> [What the task asks]
Using the entries below, transcribe exactly the line containing "In real-world space, is" and each line that follows it to the end.

> [Rows]

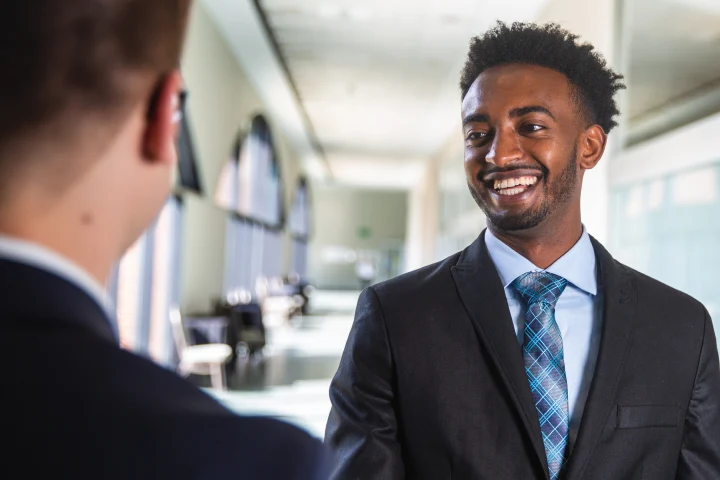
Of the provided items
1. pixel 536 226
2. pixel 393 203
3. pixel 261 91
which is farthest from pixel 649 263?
pixel 393 203

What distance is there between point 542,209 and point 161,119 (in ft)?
3.34

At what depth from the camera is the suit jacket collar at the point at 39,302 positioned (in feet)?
1.49

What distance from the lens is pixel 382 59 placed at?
1023 centimetres

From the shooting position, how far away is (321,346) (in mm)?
11398

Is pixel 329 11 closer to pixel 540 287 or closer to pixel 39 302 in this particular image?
pixel 540 287

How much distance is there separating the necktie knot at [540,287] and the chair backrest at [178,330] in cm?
624

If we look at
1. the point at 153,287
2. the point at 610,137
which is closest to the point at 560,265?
the point at 610,137

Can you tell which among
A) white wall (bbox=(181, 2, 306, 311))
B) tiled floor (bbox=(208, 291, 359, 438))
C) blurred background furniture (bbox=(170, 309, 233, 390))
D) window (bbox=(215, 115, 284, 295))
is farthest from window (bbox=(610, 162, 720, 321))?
window (bbox=(215, 115, 284, 295))

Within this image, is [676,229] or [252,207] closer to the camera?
[676,229]

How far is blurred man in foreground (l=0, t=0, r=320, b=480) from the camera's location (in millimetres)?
428

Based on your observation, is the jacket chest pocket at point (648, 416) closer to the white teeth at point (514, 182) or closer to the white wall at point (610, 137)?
Result: the white teeth at point (514, 182)

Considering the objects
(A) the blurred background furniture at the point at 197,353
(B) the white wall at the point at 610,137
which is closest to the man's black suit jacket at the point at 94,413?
(B) the white wall at the point at 610,137

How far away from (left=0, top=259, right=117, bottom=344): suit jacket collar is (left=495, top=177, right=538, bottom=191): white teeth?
3.46 feet

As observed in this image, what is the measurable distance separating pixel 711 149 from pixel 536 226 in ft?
9.22
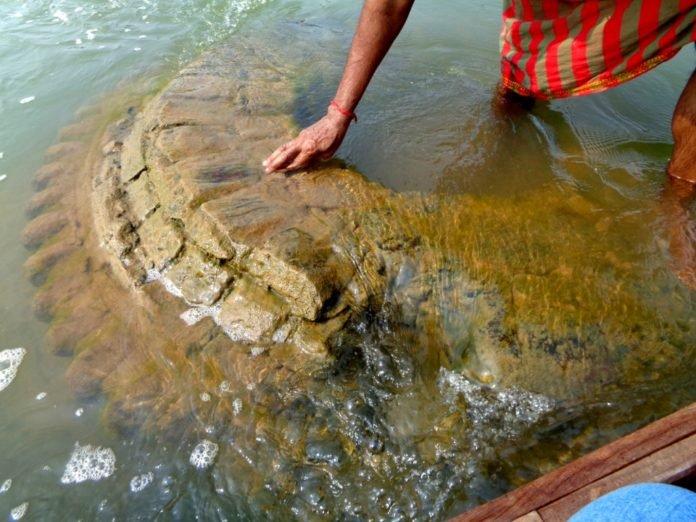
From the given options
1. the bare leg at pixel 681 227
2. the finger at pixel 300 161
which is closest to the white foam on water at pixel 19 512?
the finger at pixel 300 161

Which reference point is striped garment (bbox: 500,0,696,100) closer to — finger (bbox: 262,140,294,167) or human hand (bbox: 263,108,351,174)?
human hand (bbox: 263,108,351,174)

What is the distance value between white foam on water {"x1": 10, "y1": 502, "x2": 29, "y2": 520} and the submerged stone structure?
356 mm

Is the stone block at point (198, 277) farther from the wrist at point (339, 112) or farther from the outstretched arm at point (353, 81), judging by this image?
the wrist at point (339, 112)

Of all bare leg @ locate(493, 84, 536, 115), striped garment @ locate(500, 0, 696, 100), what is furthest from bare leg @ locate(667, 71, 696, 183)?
bare leg @ locate(493, 84, 536, 115)

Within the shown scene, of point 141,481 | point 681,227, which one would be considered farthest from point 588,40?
point 141,481

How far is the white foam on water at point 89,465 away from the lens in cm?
161

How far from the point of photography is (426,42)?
3.94 metres

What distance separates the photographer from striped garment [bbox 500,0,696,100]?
6.89 ft

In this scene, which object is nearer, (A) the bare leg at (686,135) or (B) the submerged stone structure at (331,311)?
Result: (B) the submerged stone structure at (331,311)

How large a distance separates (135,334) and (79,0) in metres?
4.66

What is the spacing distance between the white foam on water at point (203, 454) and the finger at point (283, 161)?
1.14m

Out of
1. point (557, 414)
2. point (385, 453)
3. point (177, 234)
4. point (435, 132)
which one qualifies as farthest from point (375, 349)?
point (435, 132)

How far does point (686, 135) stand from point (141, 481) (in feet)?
8.90

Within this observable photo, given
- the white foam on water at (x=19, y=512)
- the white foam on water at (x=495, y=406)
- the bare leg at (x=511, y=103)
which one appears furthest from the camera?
the bare leg at (x=511, y=103)
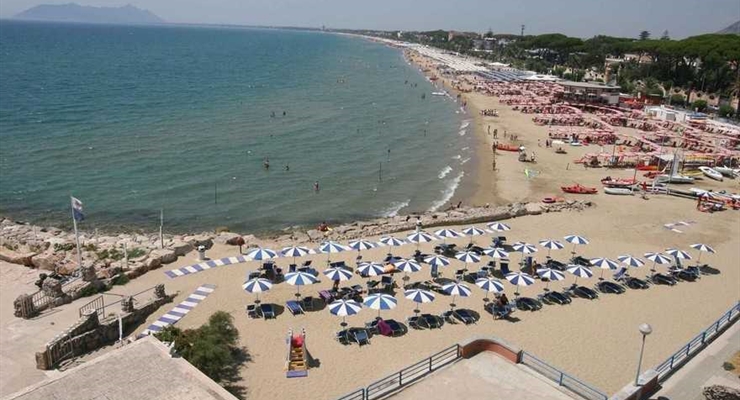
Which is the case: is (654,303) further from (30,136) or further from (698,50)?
(698,50)

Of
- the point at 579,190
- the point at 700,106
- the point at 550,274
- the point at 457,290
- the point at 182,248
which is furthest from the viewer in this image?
the point at 700,106

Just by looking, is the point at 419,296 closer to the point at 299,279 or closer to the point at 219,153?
the point at 299,279

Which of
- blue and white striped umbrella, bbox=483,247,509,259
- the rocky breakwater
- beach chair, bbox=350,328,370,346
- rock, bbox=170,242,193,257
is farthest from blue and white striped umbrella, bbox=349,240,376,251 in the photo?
beach chair, bbox=350,328,370,346

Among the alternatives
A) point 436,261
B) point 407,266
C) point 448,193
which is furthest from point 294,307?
point 448,193

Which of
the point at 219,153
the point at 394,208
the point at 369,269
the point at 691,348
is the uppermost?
the point at 691,348

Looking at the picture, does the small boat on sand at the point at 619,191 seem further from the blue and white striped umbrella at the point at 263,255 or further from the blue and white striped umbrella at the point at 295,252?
the blue and white striped umbrella at the point at 263,255

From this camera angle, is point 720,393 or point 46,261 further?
point 46,261

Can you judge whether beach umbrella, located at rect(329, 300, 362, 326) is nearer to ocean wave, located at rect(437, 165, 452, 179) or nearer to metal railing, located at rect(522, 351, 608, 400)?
metal railing, located at rect(522, 351, 608, 400)
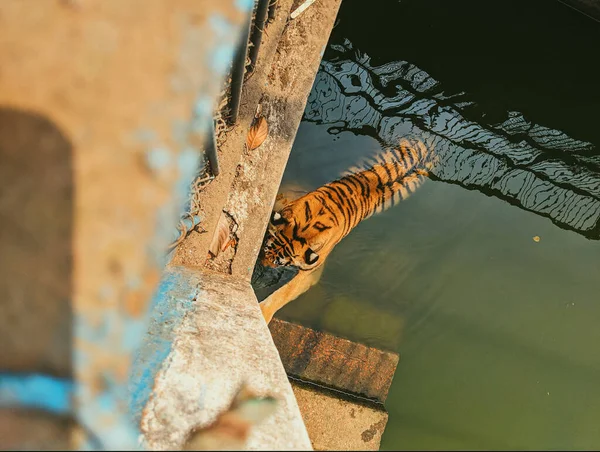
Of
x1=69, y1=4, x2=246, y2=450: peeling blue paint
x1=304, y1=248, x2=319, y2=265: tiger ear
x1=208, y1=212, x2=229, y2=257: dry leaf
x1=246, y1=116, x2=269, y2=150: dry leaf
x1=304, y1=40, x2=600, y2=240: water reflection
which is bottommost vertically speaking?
x1=69, y1=4, x2=246, y2=450: peeling blue paint

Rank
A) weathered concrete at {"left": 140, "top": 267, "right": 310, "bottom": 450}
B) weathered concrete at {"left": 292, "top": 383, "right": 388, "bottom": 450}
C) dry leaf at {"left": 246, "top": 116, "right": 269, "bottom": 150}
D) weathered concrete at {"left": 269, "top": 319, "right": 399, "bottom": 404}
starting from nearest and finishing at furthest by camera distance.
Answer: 1. weathered concrete at {"left": 140, "top": 267, "right": 310, "bottom": 450}
2. dry leaf at {"left": 246, "top": 116, "right": 269, "bottom": 150}
3. weathered concrete at {"left": 292, "top": 383, "right": 388, "bottom": 450}
4. weathered concrete at {"left": 269, "top": 319, "right": 399, "bottom": 404}

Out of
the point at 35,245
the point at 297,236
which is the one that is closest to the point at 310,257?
the point at 297,236

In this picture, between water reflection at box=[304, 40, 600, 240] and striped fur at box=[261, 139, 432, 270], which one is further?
water reflection at box=[304, 40, 600, 240]

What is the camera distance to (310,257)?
398 cm

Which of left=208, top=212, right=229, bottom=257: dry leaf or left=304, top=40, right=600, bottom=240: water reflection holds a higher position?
left=304, top=40, right=600, bottom=240: water reflection

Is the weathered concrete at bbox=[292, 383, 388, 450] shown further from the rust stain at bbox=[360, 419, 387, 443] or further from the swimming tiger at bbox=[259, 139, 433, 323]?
the swimming tiger at bbox=[259, 139, 433, 323]

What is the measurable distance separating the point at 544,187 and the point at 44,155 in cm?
513

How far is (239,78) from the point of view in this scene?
202 cm

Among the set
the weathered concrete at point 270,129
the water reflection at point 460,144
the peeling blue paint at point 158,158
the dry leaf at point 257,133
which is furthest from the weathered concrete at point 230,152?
the water reflection at point 460,144

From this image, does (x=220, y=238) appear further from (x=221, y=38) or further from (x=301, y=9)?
(x=221, y=38)

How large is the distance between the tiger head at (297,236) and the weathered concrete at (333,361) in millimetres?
594

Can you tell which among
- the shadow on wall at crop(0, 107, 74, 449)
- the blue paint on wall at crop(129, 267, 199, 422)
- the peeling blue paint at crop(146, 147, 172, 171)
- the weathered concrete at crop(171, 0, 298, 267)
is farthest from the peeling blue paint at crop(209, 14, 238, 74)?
the weathered concrete at crop(171, 0, 298, 267)

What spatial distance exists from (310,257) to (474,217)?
6.76 feet

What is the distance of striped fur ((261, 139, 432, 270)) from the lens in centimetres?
409
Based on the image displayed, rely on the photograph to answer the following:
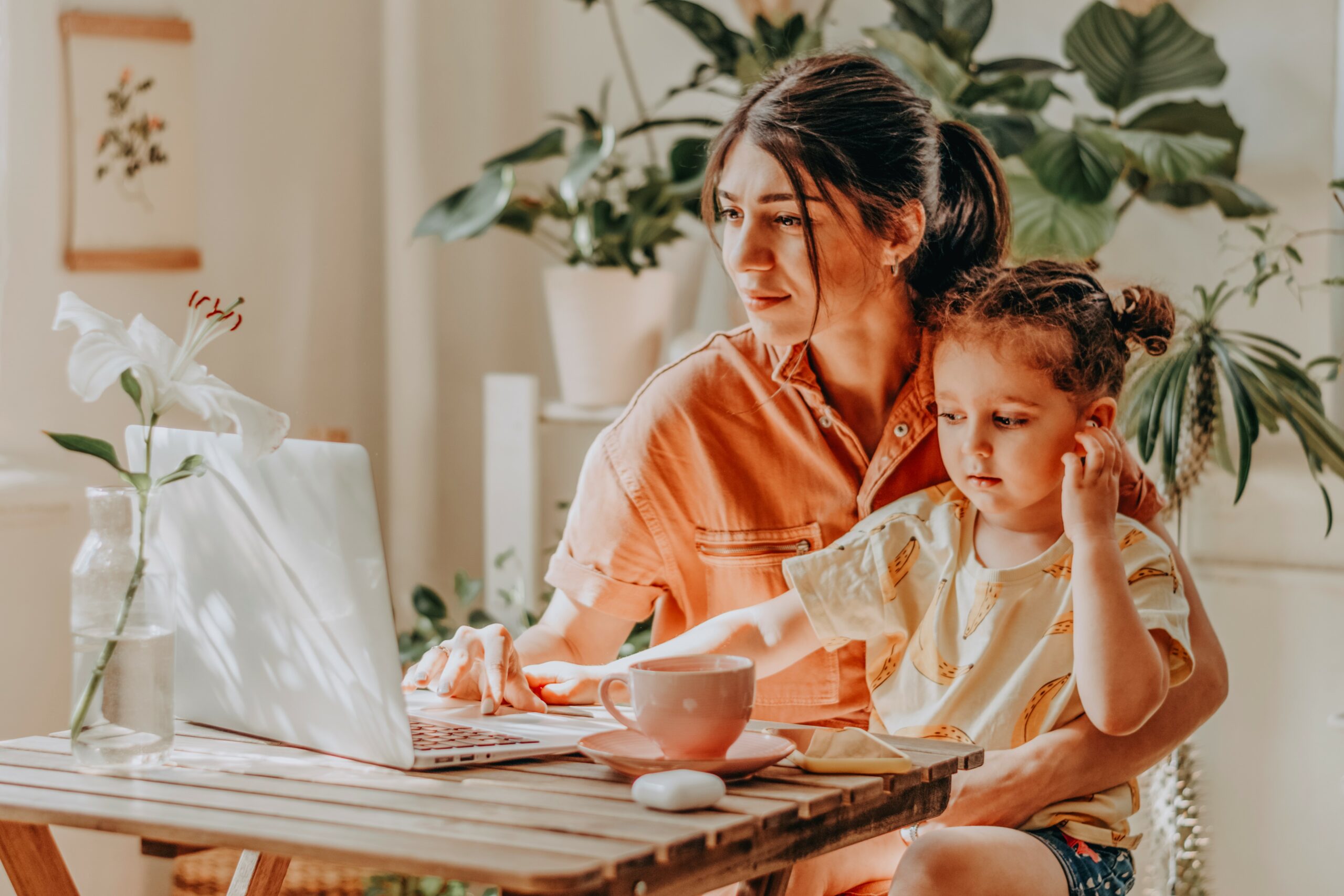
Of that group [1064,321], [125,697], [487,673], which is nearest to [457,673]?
[487,673]

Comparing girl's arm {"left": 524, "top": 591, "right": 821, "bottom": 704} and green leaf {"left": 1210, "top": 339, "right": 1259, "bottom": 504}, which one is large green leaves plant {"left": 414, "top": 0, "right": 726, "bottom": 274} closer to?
green leaf {"left": 1210, "top": 339, "right": 1259, "bottom": 504}

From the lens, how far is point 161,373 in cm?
101

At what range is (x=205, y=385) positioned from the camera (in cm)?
101

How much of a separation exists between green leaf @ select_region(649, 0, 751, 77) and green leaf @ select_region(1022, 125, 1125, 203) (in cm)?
63

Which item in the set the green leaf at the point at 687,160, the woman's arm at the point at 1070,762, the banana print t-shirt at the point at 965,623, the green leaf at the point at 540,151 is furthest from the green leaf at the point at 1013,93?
the woman's arm at the point at 1070,762

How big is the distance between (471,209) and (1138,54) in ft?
3.83

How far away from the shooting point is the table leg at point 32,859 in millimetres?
993

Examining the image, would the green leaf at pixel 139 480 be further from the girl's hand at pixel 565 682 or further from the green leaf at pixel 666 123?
the green leaf at pixel 666 123

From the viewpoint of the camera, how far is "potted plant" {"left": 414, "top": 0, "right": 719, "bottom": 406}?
2557 mm

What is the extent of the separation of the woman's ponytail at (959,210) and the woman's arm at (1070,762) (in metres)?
0.40

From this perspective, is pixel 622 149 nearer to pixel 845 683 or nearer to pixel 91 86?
pixel 91 86

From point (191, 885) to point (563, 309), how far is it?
1253 millimetres

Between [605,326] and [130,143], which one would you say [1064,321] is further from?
[130,143]

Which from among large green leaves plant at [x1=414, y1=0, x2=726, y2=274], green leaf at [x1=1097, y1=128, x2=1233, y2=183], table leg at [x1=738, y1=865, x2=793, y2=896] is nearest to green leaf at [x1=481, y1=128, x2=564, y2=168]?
large green leaves plant at [x1=414, y1=0, x2=726, y2=274]
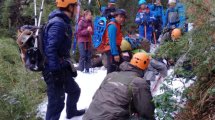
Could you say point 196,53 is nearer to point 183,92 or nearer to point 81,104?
point 183,92

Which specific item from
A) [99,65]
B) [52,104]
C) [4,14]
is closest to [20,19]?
[4,14]

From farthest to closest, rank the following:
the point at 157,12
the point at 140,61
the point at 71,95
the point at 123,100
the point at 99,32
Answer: the point at 157,12
the point at 99,32
the point at 71,95
the point at 140,61
the point at 123,100

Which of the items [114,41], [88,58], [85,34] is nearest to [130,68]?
[114,41]

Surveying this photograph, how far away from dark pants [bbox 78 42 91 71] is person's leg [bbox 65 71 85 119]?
3.47m

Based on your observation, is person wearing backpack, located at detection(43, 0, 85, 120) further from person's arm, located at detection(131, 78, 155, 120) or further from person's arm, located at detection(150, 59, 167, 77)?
person's arm, located at detection(150, 59, 167, 77)

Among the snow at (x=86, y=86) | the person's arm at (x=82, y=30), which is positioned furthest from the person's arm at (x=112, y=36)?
the person's arm at (x=82, y=30)

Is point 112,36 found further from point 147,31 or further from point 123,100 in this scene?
point 147,31

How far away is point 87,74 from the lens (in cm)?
1020

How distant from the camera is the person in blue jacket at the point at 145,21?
1268 cm

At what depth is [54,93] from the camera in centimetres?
582

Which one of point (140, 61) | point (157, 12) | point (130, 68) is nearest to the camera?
point (130, 68)

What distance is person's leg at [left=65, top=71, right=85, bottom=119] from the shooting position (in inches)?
236

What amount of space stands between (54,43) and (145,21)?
7540 millimetres

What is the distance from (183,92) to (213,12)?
976 millimetres
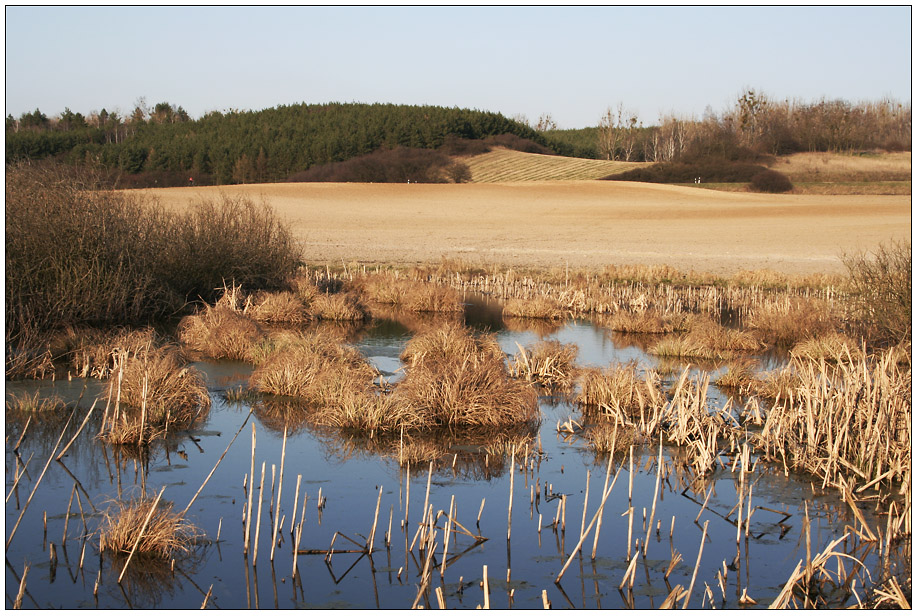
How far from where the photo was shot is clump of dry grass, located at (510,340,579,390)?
43.0 feet

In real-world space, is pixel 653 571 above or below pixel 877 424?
below

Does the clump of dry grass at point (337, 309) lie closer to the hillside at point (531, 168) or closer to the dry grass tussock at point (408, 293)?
the dry grass tussock at point (408, 293)

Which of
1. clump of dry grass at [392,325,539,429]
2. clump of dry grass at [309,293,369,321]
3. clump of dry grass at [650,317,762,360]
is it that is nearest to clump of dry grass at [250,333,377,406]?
clump of dry grass at [392,325,539,429]

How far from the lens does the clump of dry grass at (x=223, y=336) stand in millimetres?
14734

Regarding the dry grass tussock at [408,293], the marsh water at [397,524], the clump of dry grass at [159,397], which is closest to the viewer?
the marsh water at [397,524]

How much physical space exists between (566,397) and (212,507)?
5975mm

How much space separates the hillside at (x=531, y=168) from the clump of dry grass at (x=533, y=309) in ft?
184

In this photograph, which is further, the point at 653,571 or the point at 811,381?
the point at 811,381

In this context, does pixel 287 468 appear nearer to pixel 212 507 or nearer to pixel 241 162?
pixel 212 507

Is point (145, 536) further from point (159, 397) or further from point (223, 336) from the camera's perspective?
point (223, 336)

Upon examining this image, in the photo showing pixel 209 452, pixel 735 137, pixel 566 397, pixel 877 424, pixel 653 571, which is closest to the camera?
pixel 653 571

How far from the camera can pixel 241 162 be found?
85.8 metres

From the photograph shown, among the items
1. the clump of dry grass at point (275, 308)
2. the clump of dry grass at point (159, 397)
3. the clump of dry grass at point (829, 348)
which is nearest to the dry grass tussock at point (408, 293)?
the clump of dry grass at point (275, 308)

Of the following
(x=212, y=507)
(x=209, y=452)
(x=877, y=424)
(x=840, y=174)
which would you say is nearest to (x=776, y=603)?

> [Result]
In real-world space, is pixel 653 571 above or below pixel 877 424?
below

Does the clump of dry grass at point (337, 309) lie closer to the hillside at point (531, 168) or closer to the dry grass tussock at point (408, 293)?
the dry grass tussock at point (408, 293)

Which of
1. clump of dry grass at [392,325,539,429]
2. clump of dry grass at [309,293,369,321]
3. clump of dry grass at [650,317,762,360]
is it that is nearest to clump of dry grass at [250,333,377,406]?
clump of dry grass at [392,325,539,429]

How far from the lens does the clump of dry grass at (x=223, y=336) stand in millimetres?
14734

Regarding the dry grass tussock at [408,293], the marsh water at [397,524], the clump of dry grass at [159,397], which is closest to the viewer?
the marsh water at [397,524]

How much physical space exists between (566,397) and (212,507)?
5975mm

How much space separates the hillside at (x=531, y=168) from the clump of dry grass at (x=533, y=309) in ft?
184

In this photograph, which is further, the point at 653,571 or the point at 811,381?
the point at 811,381

In this context, does pixel 287 468 appear nearer to pixel 212 507 or nearer to pixel 241 162?
pixel 212 507

Is point (145, 536) further from point (159, 397) or further from point (223, 336) from the camera's perspective?
point (223, 336)

Upon examining this image, in the photo showing pixel 209 452, pixel 735 137, pixel 566 397, pixel 877 424, pixel 653 571, which is closest to the camera?
pixel 653 571

How far from the camera can pixel 241 162 be found?
85.8 metres

From the photograph shown, among the items
1. the clump of dry grass at point (275, 308)
2. the clump of dry grass at point (159, 397)
3. the clump of dry grass at point (829, 348)
which is nearest to the dry grass tussock at point (408, 293)?
the clump of dry grass at point (275, 308)

Of the following
(x=212, y=507)
(x=209, y=452)
(x=877, y=424)
(x=840, y=174)
which would you say is nearest to (x=776, y=603)?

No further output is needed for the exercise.